User 8c68bb23cf
11-03-2009 00:33:24
Hi,
we need to perform clustering of a large set of compounds (~200k). Since we have a linux version of ChemAxon installed, we'd like to split the task into a number of SDF-formatted subsets and run Library MCS in parallel on several machines. But since these are rack-mounted cluster nodes, having a requirement for a locally started GUI application would be fairly inconvenient.
Hence, the question: is it possible to run compound clustering purely via command line? Is there a built-in function or would it require writing Java code using the plugins?
Thanks in advance
Sasha
ChemAxon efa1591b5a
11-03-2009 08:18:28
Hi Sasha,
there is a batch version of LibraryMCS that runs without a GUI. Run libmcs -h to get a list of available options.
I'm sure you are aware of getting different results for the split subsets than for the full set...
Regards,
Miklos
User 8c68bb23cf
11-03-2009 16:16:40
Thank you Miklos,
I'll play around with that option and see what I get. And yes, I'm aware of the tradeoffs while clustering a number of subsets. I'm doing it mostly for performance reasons, but will probably experiment with sets of different size to get an idea of the maximum acceptable subset.
Thanks again
Sasha
User 8c68bb23cf
11-03-2009 21:06:38
Hi Miklos,
I tried the libmcs command, but it's not really a true command line version. It simply starts the GUI version of LibraryMCS. When invoked remotely (via ssh) on a compute node of a cluster, it complains about X11 not being set and headless environment (which is ok for a GUI application, but not ok for something that is presumably written for command line use).
With that, I guess, there is no command line version.
A side note. At startup, LibraryMCS has a habit of ALWAYS loading a sample sdf set. While it's fine for illustration purposes for first time users, it becomes rather annoying after a while. Perhaps you guys could add an option somewhere to disable this action.
Also, when I run clustering locally and save the graph, it can't later be imported (even into the same instance of the LibraryMCS!). I simply get blank workspace of the application after I use the "Open graph" option. No error message is generated either. Is there anything else that needs to go along with the graph to make it work? I use RHEL 5.0 on a 64-bit Intel system (it shouldn't really be relevant for the Java code, so it's more for the sake of completeness).

> [Task requirements]
(1) Reproduce the LibraryMCS thread verbatim from "A side note." to "sake of completeness).".
(2) Write the next post in the LibraryMCS thread, following on from its final message.

> [Information provided]
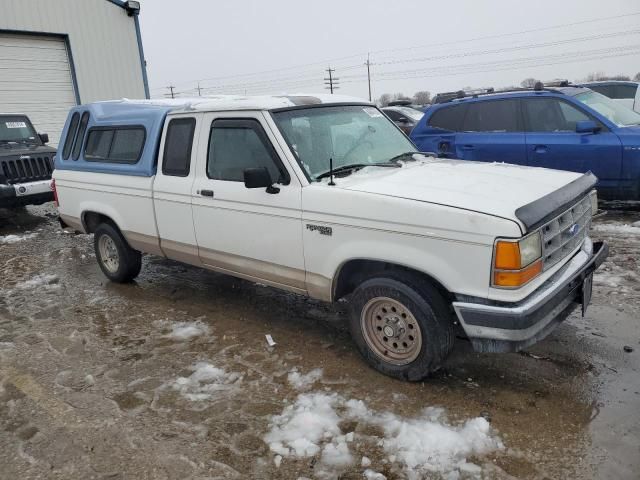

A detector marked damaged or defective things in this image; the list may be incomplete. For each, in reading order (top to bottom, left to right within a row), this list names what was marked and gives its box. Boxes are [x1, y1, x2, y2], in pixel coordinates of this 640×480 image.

rust on wheel [362, 296, 422, 364]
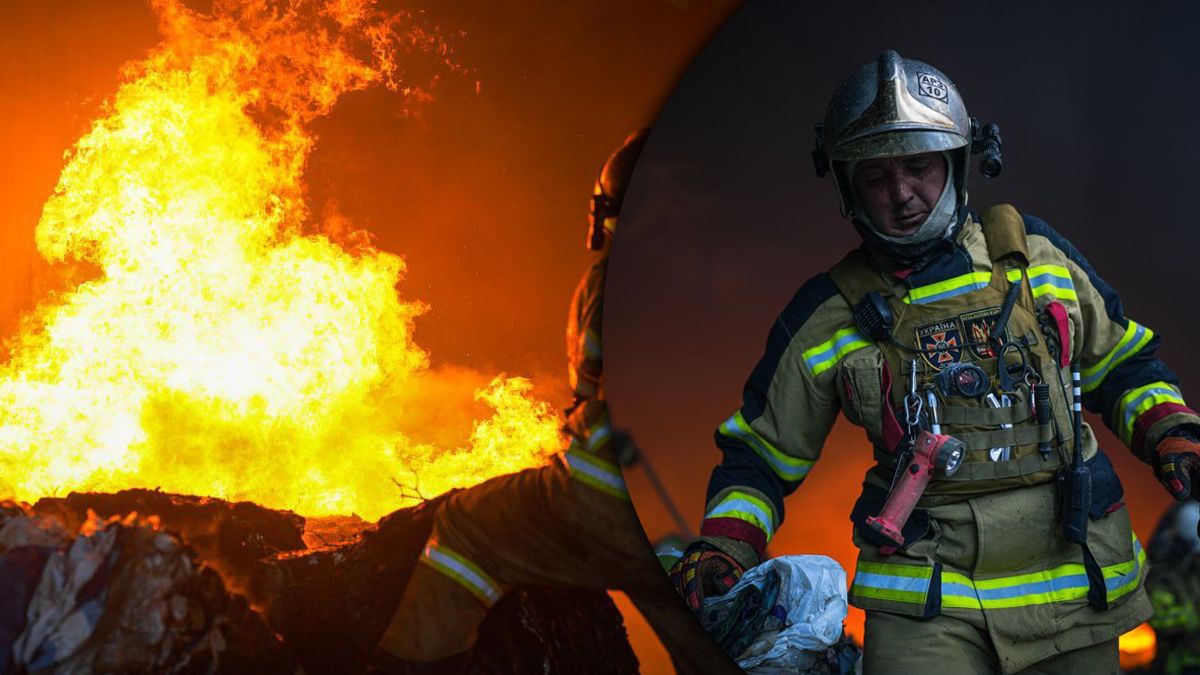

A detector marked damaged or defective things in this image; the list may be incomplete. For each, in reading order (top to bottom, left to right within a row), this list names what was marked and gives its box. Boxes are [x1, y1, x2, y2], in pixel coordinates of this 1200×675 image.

charred rubble [0, 487, 638, 672]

> [Exercise answers]
(1)
A side note. At startup, LibraryMCS has a habit of ALWAYS loading a sample sdf set. While it's fine for illustration purposes for first time users, it becomes rather annoying after a while. Perhaps you guys could add an option somewhere to disable this action.
Also, when I run clustering locally and save the graph, it can't later be imported (even into the same instance of the LibraryMCS!). I simply get blank workspace of the application after I use the "Open graph" option. No error message is generated either. Is there anything else that needs to go along with the graph to make it work? I use RHEL 5.0 on a 64-bit Intel system (it shouldn't really be relevant for the Java code, so it's more for the sake of completeness).

(2)
Correction: when I start libmcs from the command line, I get a Java exception. Here's the stack trace:
java.io.EOFException
at java.io.DataInputStream.readInt(DataInputStream.java:358)
at java.io.ObjectInputStream$BlockDataInputStream.readInt(ObjectInputStream.java:2720)
at java.io.ObjectInputStream.readInt(ObjectInputStream.java:930)
at chemaxon.clustering.MBaseNode.loadNodeChildren(MBaseNode.java:888)
at chemaxon.clustering.MBaseNode.loadNode(MBaseNode.java:937)
at chemaxon.clustering.MBaseNode.loadNodeChildren(MBaseNode.java:921)
at chemaxon.clustering.MBaseNode.loadNode(MBaseNode.java:937)
at chemaxon.clustering.MBaseNode.loadNodeChildren(MBaseNode.java:921)
at chemaxon.clustering.MBaseNode.loadNode(MBaseNode.java:937)
at chemaxon.clustering.MBaseNode.loadNodeChildren(MBaseNode.java:921)
at chemaxon.clustering.MBaseNode.loadNode(MBaseNode.java:937)
at chemaxon.clustering.MBaseNode.loadNodeChildren(MBaseNode.java:921)
at chemaxon.clustering.MBaseNode.loadNode(MBaseNode.java:937)
at chemaxon.clustering.MBaseNode.loadNodeChildren(MBaseNode.java:921)
at chemaxon.clustering.MBaseNode.loadNode(MBaseNode.java:937)
at chemaxon.clustering.MGraph.loadGraph(MGraph.java:1905)
at chemaxon.clustering.JKlustorImport.loadGraph(JKlustorImport.java:854)
at chemaxon.clustering.JKlustorImport.importStructures(JKlustorImport.java:144)
at chemaxon.clustering.gui.JKlustor.importStructures(JKlustor.java:98)
at chemaxon.clustering.gui.action.ImportGraphAction.actionPerformed(ImportGraphAction.java:45)
at javax.swing.AbstractButton.fireActionPerformed(AbstractButton.java:1849)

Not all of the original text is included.